My two cent’s worth:
I like the language of self-sufficiency. I have to believe that for aware New Brunswickers having the our Premier lead the charge for more Equalization is quite disheartening. Tying federal support to long term economic development goals is something worthy of an Alec Bruce column.
The Liberals will pay “top dollar” to recruit about a dozen leaders who will take key positions in the civil service and guide the agenda. I think this is a great idea and I will argue this point to the bitter end. I recently met the head of the Atl. Health Sciences Centre in Saint John – she is sharp as a tack and a transplant from Montreal. The Liberals should build a top team from within the province and without. In Lord’s first term in office, there was some commentary that he had surrounded himself with cronies in top positions and that was hurting his ability to get things done. I remember a T&T columnist one time asked Lord about it. I stick with the people that got me elected, Lord apparently said. In one of my favourite movies, Broadcast News, there’s a slimy politician that says something to the effect of “If I get elected I’ll put him in charge of parking tickets!”. And I couldn’t agree more. If you have to ‘reward’ your cronies with government jobs – don’t give them senior positions of influence. You’ll end up where we are today. Kudos on this idea.

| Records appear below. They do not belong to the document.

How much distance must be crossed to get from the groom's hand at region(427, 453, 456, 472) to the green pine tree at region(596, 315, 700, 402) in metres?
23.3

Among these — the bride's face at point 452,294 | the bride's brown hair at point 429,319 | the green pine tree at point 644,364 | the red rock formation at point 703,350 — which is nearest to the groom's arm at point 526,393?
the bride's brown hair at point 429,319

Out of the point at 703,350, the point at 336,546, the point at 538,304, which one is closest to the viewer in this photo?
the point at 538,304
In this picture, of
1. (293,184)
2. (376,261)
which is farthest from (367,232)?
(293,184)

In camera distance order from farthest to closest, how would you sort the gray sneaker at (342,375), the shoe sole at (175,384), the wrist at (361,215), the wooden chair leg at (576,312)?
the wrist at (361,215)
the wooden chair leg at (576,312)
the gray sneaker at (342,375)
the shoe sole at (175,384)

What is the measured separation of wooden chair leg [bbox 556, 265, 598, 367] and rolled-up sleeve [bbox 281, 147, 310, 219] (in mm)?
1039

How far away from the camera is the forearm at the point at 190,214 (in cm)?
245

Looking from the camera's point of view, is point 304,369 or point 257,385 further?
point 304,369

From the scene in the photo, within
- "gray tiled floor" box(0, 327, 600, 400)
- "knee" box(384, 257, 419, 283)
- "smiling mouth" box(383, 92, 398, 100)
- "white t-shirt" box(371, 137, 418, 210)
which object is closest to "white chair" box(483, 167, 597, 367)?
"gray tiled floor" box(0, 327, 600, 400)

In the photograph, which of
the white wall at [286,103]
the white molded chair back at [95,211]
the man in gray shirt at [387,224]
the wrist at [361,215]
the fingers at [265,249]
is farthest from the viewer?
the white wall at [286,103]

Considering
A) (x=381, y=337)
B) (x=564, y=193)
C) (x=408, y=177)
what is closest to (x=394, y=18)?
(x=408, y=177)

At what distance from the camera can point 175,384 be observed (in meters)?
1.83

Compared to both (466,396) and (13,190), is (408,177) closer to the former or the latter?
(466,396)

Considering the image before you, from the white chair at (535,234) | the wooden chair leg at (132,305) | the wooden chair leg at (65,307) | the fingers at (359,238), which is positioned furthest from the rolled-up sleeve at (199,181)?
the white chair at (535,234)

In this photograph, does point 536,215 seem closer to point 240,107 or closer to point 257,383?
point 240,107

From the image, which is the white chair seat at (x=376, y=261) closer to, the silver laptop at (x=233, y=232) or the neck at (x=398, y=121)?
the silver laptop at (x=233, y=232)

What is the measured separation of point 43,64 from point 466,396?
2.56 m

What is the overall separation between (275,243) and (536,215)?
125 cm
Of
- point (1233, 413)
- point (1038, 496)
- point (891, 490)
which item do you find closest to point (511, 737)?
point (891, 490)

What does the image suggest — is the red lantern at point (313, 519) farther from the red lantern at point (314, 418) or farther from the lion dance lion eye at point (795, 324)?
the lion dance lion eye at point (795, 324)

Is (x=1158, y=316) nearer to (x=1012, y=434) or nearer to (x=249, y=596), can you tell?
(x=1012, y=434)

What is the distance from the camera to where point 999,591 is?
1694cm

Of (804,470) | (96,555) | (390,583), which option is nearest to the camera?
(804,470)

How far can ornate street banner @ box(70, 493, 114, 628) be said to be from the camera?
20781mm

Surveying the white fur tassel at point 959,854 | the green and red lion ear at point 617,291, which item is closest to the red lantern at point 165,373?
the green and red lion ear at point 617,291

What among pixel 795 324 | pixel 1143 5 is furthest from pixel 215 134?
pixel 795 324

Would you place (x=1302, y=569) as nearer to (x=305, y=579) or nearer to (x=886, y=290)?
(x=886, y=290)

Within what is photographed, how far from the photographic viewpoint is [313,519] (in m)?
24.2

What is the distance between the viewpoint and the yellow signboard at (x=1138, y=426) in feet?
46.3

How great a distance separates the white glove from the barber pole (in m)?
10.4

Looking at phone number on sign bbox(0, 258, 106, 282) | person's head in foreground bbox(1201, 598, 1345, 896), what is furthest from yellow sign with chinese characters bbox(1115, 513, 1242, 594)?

Create a more positive attitude in New Brunswick – that’s a theme we mostly support in this blog. It’s easier said than done. Mentioning RIM by name is strategic and should resonate with the younger generation.
Worst to first in education. My only caution here is that without a parallel track for economic development, increasing educational outcomes only accelerates out-migration.
As for Lord’s response:
Premier Bernard Lord says there’s something familiar about the major planks in the provincial Liberal party platform. “I think Shawn Graham is only repeating things that I’ve said before,” said Lord Tuesday. “In many ways, as someone said today, it’s Shawny come lately.”
Lord is for self-sufficiency? Is there one New Brunswicker that would believe this? How can you be the poster boy for Equalization increases and be for self-sufficiency?
As for Al Hogan’s response?
Tee hee hee.
Al publishes a 50 word clip about the Liberal’s energy plan and saying that “circumstances may force him [Lord] to call a vote this fall”. No commentary. No We Say. No mention of any of the key elements of the Liberal agenda.
I’ll tell you this. Al Hogan has soured me on Premier Lord more than any policy initiative or action by government.
The BS meter goes off everytime I read that rag and anything about provincial politics. If the T&T, unfortunately the paper I read everyday to get caught up on local news, came even slightly close to a) actually reporting the news (as they avoided today) and b) offering any kind of balanced insight, I might actually have a better attitude about things. But, like many folks my generation, I don’t like being snow jobbed. If Al Hogan thinks he is supporting the Premier with this silly reporting style, I think in the long term he will actually kill him. The newspaper should be a place of debate. A place where ideas are debated on the editorial page not blindly validated for political reasons. A place where governments are poked and pushed not summarily supported.
Last point, Al. If Lord calls an election it won’t because of ‘circumstances’. It will be a cold, rational, political decision based on his current status in the polls. Glossing over Lord’s previous stance on ‘fixed election dates’ is wearing thin, at least for me.